[Assignment]: The entries below are to be given back exactly, with images excluded.

The data: Begin

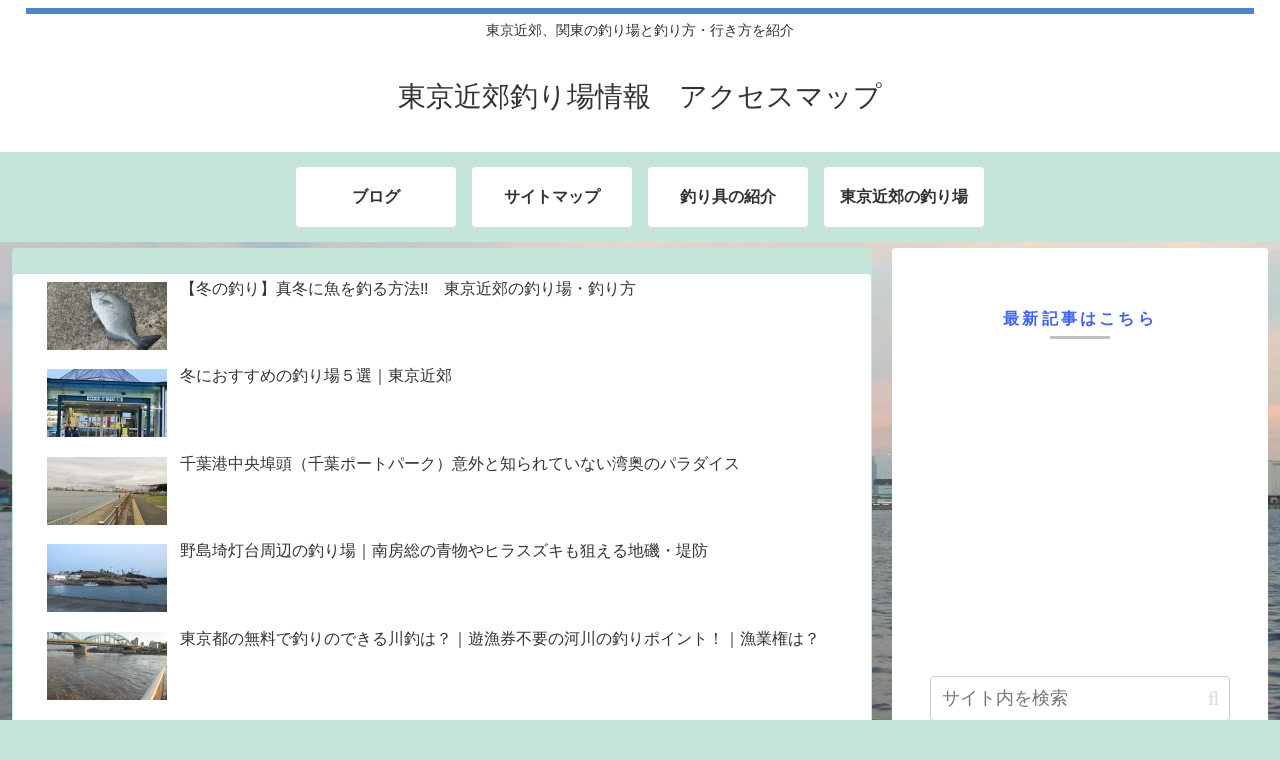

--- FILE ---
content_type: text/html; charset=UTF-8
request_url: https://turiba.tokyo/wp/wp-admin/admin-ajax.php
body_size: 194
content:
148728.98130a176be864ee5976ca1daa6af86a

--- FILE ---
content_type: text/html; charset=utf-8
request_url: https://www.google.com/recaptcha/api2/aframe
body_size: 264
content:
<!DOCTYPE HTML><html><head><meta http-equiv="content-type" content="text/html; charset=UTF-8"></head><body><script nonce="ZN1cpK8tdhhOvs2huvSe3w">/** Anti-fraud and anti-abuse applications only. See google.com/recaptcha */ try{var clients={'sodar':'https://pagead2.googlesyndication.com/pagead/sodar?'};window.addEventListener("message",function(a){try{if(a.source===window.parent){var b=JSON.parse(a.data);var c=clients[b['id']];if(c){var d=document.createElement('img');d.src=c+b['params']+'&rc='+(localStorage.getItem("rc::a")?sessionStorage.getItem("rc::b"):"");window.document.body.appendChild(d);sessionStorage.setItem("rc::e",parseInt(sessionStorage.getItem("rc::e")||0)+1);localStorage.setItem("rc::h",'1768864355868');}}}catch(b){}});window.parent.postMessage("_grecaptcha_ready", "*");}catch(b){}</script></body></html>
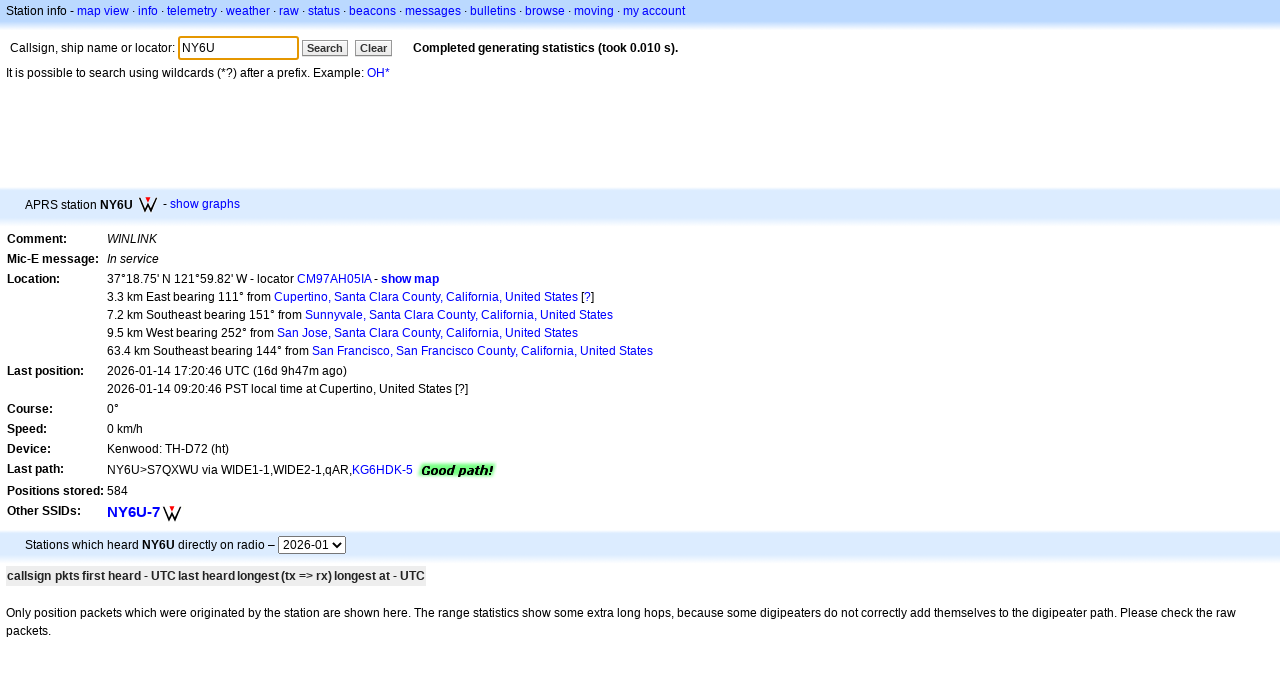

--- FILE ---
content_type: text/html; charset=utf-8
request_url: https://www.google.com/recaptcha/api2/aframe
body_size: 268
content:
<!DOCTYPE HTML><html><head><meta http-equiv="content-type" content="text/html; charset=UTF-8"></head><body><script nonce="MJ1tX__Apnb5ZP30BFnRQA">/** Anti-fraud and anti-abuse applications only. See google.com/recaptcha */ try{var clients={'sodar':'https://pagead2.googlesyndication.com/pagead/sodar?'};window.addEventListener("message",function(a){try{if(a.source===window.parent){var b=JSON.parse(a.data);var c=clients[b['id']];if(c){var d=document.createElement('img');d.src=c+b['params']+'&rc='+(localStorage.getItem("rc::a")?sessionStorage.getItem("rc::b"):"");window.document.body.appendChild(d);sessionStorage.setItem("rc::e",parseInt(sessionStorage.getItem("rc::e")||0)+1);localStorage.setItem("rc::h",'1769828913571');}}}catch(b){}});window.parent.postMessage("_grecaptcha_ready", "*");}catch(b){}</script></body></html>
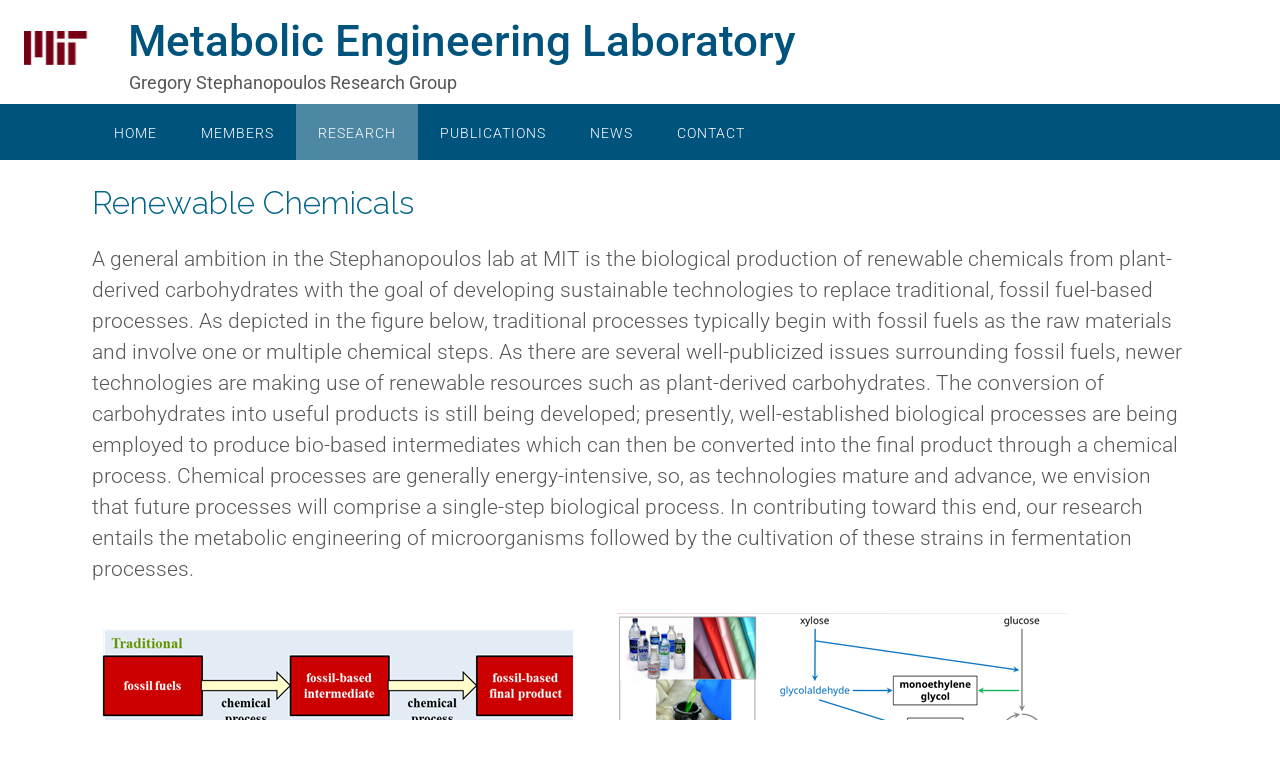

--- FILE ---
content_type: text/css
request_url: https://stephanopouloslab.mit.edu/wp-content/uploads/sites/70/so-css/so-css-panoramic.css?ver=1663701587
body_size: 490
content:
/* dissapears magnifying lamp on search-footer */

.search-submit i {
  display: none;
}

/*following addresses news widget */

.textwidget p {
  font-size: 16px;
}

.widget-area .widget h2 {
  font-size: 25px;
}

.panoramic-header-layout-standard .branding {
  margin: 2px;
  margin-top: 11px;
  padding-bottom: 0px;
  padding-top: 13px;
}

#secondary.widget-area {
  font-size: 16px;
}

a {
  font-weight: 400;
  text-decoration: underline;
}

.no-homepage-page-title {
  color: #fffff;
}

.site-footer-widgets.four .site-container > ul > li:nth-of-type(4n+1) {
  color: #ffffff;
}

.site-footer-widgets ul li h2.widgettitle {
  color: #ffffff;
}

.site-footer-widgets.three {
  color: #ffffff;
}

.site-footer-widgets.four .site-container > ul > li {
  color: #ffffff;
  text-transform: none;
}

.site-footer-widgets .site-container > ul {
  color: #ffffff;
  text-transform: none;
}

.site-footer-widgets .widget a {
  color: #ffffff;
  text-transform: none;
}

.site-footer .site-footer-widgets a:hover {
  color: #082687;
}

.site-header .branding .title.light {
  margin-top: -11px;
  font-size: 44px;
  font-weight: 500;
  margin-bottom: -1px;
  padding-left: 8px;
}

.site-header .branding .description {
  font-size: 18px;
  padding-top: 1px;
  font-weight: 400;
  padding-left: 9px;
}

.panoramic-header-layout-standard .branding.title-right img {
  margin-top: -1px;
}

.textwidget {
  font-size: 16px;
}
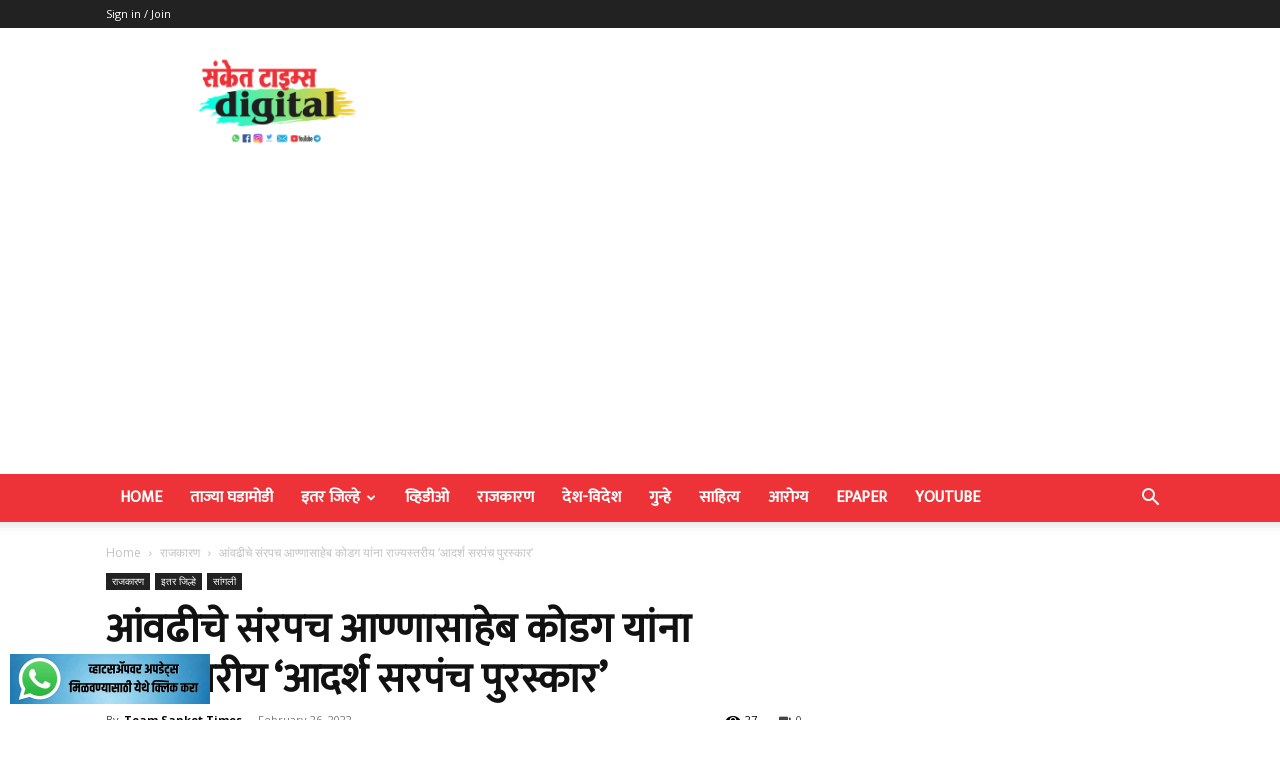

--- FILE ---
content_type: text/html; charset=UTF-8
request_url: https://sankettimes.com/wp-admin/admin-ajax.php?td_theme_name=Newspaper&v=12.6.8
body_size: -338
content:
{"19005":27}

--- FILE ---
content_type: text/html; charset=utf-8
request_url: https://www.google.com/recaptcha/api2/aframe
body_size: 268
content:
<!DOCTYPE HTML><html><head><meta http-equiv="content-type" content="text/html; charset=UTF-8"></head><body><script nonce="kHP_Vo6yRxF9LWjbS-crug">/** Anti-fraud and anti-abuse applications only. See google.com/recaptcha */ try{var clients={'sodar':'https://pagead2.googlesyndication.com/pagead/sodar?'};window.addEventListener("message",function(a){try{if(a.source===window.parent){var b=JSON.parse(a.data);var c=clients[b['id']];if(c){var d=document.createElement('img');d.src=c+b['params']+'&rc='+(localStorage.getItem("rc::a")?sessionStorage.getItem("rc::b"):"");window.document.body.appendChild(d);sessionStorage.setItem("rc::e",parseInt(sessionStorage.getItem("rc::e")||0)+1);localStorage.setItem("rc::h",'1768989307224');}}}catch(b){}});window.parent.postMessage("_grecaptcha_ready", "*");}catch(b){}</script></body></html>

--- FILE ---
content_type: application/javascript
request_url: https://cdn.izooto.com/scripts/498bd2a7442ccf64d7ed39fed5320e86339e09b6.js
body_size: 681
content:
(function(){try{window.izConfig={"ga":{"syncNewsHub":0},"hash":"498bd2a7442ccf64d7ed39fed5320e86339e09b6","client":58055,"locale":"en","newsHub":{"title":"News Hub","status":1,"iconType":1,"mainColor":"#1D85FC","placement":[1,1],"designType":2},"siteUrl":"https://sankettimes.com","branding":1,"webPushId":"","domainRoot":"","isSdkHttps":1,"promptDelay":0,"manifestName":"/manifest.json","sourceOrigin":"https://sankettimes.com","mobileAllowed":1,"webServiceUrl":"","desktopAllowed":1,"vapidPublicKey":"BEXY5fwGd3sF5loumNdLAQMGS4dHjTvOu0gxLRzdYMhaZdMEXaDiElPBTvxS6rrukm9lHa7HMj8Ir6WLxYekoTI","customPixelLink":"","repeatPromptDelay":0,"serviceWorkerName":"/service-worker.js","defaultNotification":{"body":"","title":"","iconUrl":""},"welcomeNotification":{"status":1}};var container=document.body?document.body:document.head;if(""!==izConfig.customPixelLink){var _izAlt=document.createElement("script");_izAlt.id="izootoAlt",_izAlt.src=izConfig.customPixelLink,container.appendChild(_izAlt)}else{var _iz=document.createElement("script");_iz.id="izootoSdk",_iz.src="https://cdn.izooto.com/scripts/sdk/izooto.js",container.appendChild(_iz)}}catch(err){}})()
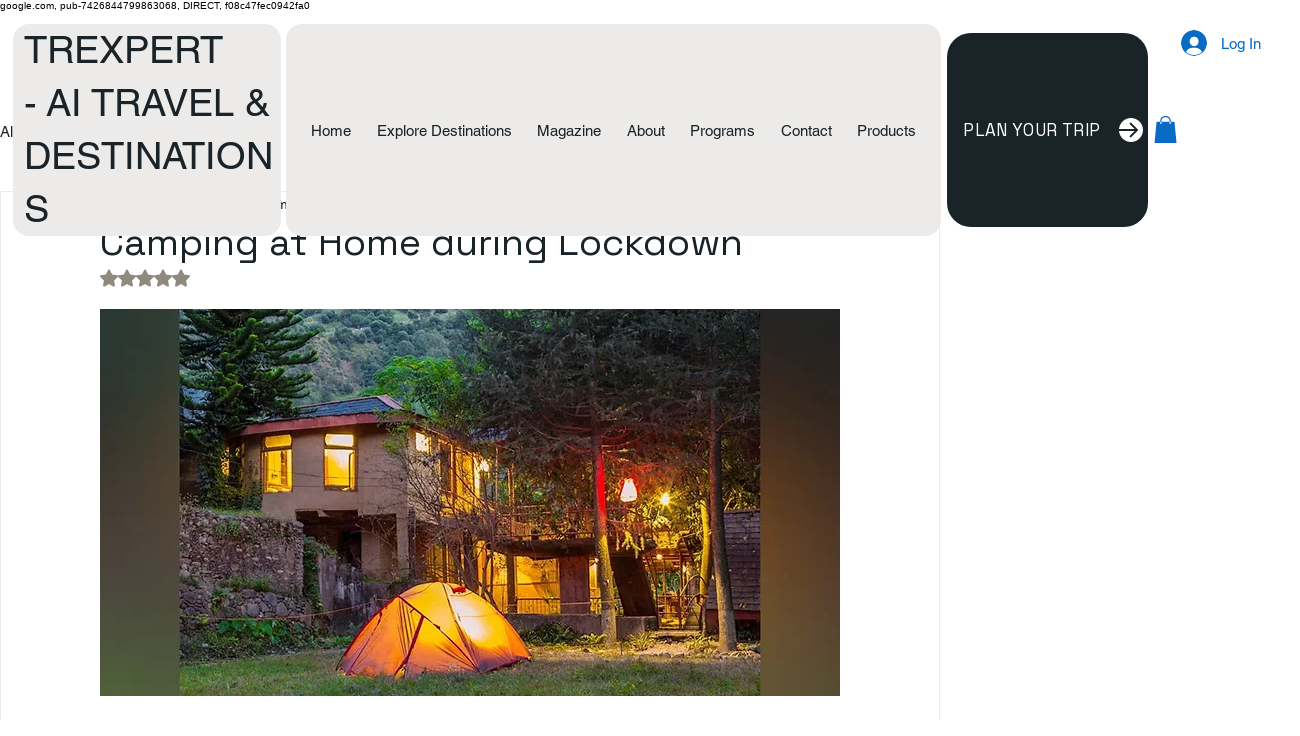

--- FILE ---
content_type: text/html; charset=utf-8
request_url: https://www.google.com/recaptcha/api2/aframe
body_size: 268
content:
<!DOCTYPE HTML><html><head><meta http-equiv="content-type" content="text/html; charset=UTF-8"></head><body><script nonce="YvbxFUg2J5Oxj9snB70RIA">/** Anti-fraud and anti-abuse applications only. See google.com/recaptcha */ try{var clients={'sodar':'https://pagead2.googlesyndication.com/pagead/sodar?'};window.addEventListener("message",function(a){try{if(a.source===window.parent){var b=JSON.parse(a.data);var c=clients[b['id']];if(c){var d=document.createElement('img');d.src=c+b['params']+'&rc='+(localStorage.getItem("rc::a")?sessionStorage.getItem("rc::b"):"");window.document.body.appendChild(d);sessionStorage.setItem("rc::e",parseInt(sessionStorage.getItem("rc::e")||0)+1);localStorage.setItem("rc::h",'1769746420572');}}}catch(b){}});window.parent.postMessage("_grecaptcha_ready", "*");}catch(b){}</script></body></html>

The data: End

[Response]:
--- FILE ---
content_type: text/html; charset=UTF-8
request_url: https://turiba.tokyo/wp/wp-admin/admin-ajax.php
body_size: 194
content:
148728.98130a176be864ee5976ca1daa6af86a

--- FILE ---
content_type: text/html; charset=utf-8
request_url: https://www.google.com/recaptcha/api2/aframe
body_size: 264
content:
<!DOCTYPE HTML><html><head><meta http-equiv="content-type" content="text/html; charset=UTF-8"></head><body><script nonce="ZN1cpK8tdhhOvs2huvSe3w">/** Anti-fraud and anti-abuse applications only. See google.com/recaptcha */ try{var clients={'sodar':'https://pagead2.googlesyndication.com/pagead/sodar?'};window.addEventListener("message",function(a){try{if(a.source===window.parent){var b=JSON.parse(a.data);var c=clients[b['id']];if(c){var d=document.createElement('img');d.src=c+b['params']+'&rc='+(localStorage.getItem("rc::a")?sessionStorage.getItem("rc::b"):"");window.document.body.appendChild(d);sessionStorage.setItem("rc::e",parseInt(sessionStorage.getItem("rc::e")||0)+1);localStorage.setItem("rc::h",'1768864355868');}}}catch(b){}});window.parent.postMessage("_grecaptcha_ready", "*");}catch(b){}</script></body></html>

--- FILE ---
content_type: text/html; charset=utf-8
request_url: https://www.google.com/recaptcha/api2/aframe
body_size: 268
content:
<!DOCTYPE HTML><html><head><meta http-equiv="content-type" content="text/html; charset=UTF-8"></head><body><script nonce="MJ1tX__Apnb5ZP30BFnRQA">/** Anti-fraud and anti-abuse applications only. See google.com/recaptcha */ try{var clients={'sodar':'https://pagead2.googlesyndication.com/pagead/sodar?'};window.addEventListener("message",function(a){try{if(a.source===window.parent){var b=JSON.parse(a.data);var c=clients[b['id']];if(c){var d=document.createElement('img');d.src=c+b['params']+'&rc='+(localStorage.getItem("rc::a")?sessionStorage.getItem("rc::b"):"");window.document.body.appendChild(d);sessionStorage.setItem("rc::e",parseInt(sessionStorage.getItem("rc::e")||0)+1);localStorage.setItem("rc::h",'1769828913571');}}}catch(b){}});window.parent.postMessage("_grecaptcha_ready", "*");}catch(b){}</script></body></html>

--- FILE ---
content_type: text/css
request_url: https://stephanopouloslab.mit.edu/wp-content/uploads/sites/70/so-css/so-css-panoramic.css?ver=1663701587
body_size: 490
content:
/* dissapears magnifying lamp on search-footer */

.search-submit i {
  display: none;
}

/*following addresses news widget */

.textwidget p {
  font-size: 16px;
}

.widget-area .widget h2 {
  font-size: 25px;
}

.panoramic-header-layout-standard .branding {
  margin: 2px;
  margin-top: 11px;
  padding-bottom: 0px;
  padding-top: 13px;
}

#secondary.widget-area {
  font-size: 16px;
}

a {
  font-weight: 400;
  text-decoration: underline;
}

.no-homepage-page-title {
  color: #fffff;
}

.site-footer-widgets.four .site-container > ul > li:nth-of-type(4n+1) {
  color: #ffffff;
}

.site-footer-widgets ul li h2.widgettitle {
  color: #ffffff;
}

.site-footer-widgets.three {
  color: #ffffff;
}

.site-footer-widgets.four .site-container > ul > li {
  color: #ffffff;
  text-transform: none;
}

.site-footer-widgets .site-container > ul {
  color: #ffffff;
  text-transform: none;
}

.site-footer-widgets .widget a {
  color: #ffffff;
  text-transform: none;
}

.site-footer .site-footer-widgets a:hover {
  color: #082687;
}

.site-header .branding .title.light {
  margin-top: -11px;
  font-size: 44px;
  font-weight: 500;
  margin-bottom: -1px;
  padding-left: 8px;
}

.site-header .branding .description {
  font-size: 18px;
  padding-top: 1px;
  font-weight: 400;
  padding-left: 9px;
}

.panoramic-header-layout-standard .branding.title-right img {
  margin-top: -1px;
}

.textwidget {
  font-size: 16px;
}

--- FILE ---
content_type: text/html; charset=UTF-8
request_url: https://sankettimes.com/wp-admin/admin-ajax.php?td_theme_name=Newspaper&v=12.6.8
body_size: -338
content:
{"19005":27}

--- FILE ---
content_type: text/html; charset=utf-8
request_url: https://www.google.com/recaptcha/api2/aframe
body_size: 268
content:
<!DOCTYPE HTML><html><head><meta http-equiv="content-type" content="text/html; charset=UTF-8"></head><body><script nonce="kHP_Vo6yRxF9LWjbS-crug">/** Anti-fraud and anti-abuse applications only. See google.com/recaptcha */ try{var clients={'sodar':'https://pagead2.googlesyndication.com/pagead/sodar?'};window.addEventListener("message",function(a){try{if(a.source===window.parent){var b=JSON.parse(a.data);var c=clients[b['id']];if(c){var d=document.createElement('img');d.src=c+b['params']+'&rc='+(localStorage.getItem("rc::a")?sessionStorage.getItem("rc::b"):"");window.document.body.appendChild(d);sessionStorage.setItem("rc::e",parseInt(sessionStorage.getItem("rc::e")||0)+1);localStorage.setItem("rc::h",'1768989307224');}}}catch(b){}});window.parent.postMessage("_grecaptcha_ready", "*");}catch(b){}</script></body></html>

--- FILE ---
content_type: application/javascript
request_url: https://cdn.izooto.com/scripts/498bd2a7442ccf64d7ed39fed5320e86339e09b6.js
body_size: 681
content:
(function(){try{window.izConfig={"ga":{"syncNewsHub":0},"hash":"498bd2a7442ccf64d7ed39fed5320e86339e09b6","client":58055,"locale":"en","newsHub":{"title":"News Hub","status":1,"iconType":1,"mainColor":"#1D85FC","placement":[1,1],"designType":2},"siteUrl":"https://sankettimes.com","branding":1,"webPushId":"","domainRoot":"","isSdkHttps":1,"promptDelay":0,"manifestName":"/manifest.json","sourceOrigin":"https://sankettimes.com","mobileAllowed":1,"webServiceUrl":"","desktopAllowed":1,"vapidPublicKey":"BEXY5fwGd3sF5loumNdLAQMGS4dHjTvOu0gxLRzdYMhaZdMEXaDiElPBTvxS6rrukm9lHa7HMj8Ir6WLxYekoTI","customPixelLink":"","repeatPromptDelay":0,"serviceWorkerName":"/service-worker.js","defaultNotification":{"body":"","title":"","iconUrl":""},"welcomeNotification":{"status":1}};var container=document.body?document.body:document.head;if(""!==izConfig.customPixelLink){var _izAlt=document.createElement("script");_izAlt.id="izootoAlt",_izAlt.src=izConfig.customPixelLink,container.appendChild(_izAlt)}else{var _iz=document.createElement("script");_iz.id="izootoSdk",_iz.src="https://cdn.izooto.com/scripts/sdk/izooto.js",container.appendChild(_iz)}}catch(err){}})()

--- FILE ---
content_type: text/html; charset=utf-8
request_url: https://www.google.com/recaptcha/api2/aframe
body_size: 268
content:
<!DOCTYPE HTML><html><head><meta http-equiv="content-type" content="text/html; charset=UTF-8"></head><body><script nonce="YvbxFUg2J5Oxj9snB70RIA">/** Anti-fraud and anti-abuse applications only. See google.com/recaptcha */ try{var clients={'sodar':'https://pagead2.googlesyndication.com/pagead/sodar?'};window.addEventListener("message",function(a){try{if(a.source===window.parent){var b=JSON.parse(a.data);var c=clients[b['id']];if(c){var d=document.createElement('img');d.src=c+b['params']+'&rc='+(localStorage.getItem("rc::a")?sessionStorage.getItem("rc::b"):"");window.document.body.appendChild(d);sessionStorage.setItem("rc::e",parseInt(sessionStorage.getItem("rc::e")||0)+1);localStorage.setItem("rc::h",'1769746420572');}}}catch(b){}});window.parent.postMessage("_grecaptcha_ready", "*");}catch(b){}</script></body></html>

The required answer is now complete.